Monthly Archives: December 2023

Genealogy of a Murder by Lisa Belkin

Genealogy of a Murder: Four Generations, Three Families, One Fateful NightGenealogy of a Murder: Four Generations, Three Families, One Fateful Night by Lisa Belkin
My rating: 4 of 5 stars

Joe DeSalvo killed officer David Troy one summer night in Connecticut. DeSalvo was a lifelong criminal who had been paroled based largely on a recommendation by Al Tarlov, a doctor he’d come to know when he served as Tarlov’s lab assistant in prison. One was Italian, one Irish, one Jewish and of similar ages. This true crime is the subject of the book, but the author has approached it from a different direction. She has researched the literal genealogy of these three men in an attempt to discern why three grandsons of penniless immigrants ended up on the paths they did. Nature or nurture?
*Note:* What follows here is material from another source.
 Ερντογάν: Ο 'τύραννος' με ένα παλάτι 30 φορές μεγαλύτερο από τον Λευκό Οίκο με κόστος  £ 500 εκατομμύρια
The stories are at times fascinating, at times boring. Too much time and space is devoted to the early ancestors and their poverty-stricken lives with families of a dozen plus children. I say too much because the author never answered her own question: how much did the genes or the family traditions and moral examples play a role? We don’t know. The fact is, the siblings of all of the characters went on to do very different things despite having the same parents and similar upbringings. The author also makes an odd choice to spend much of the book on Nathan Leopold, of the once famous Leopold and Loeb murders, even though he appears to have had no connection to the crime, and a similar amount to DeSalvo’s brother-in-law Dante Cosentino, who also had nothing to do with the murder or the life paths of any of the three. She apparently had access to their stories and found them intriguing, but I found them a mostly irritating distraction, although of some interest. Still, they remind me of the man looking for his keys under the streetlight because that’s where the light is best, even though that’s not where he dropped them. On the whole the book stands on the excellent quality of the writing and the inherently interesting facts of the case.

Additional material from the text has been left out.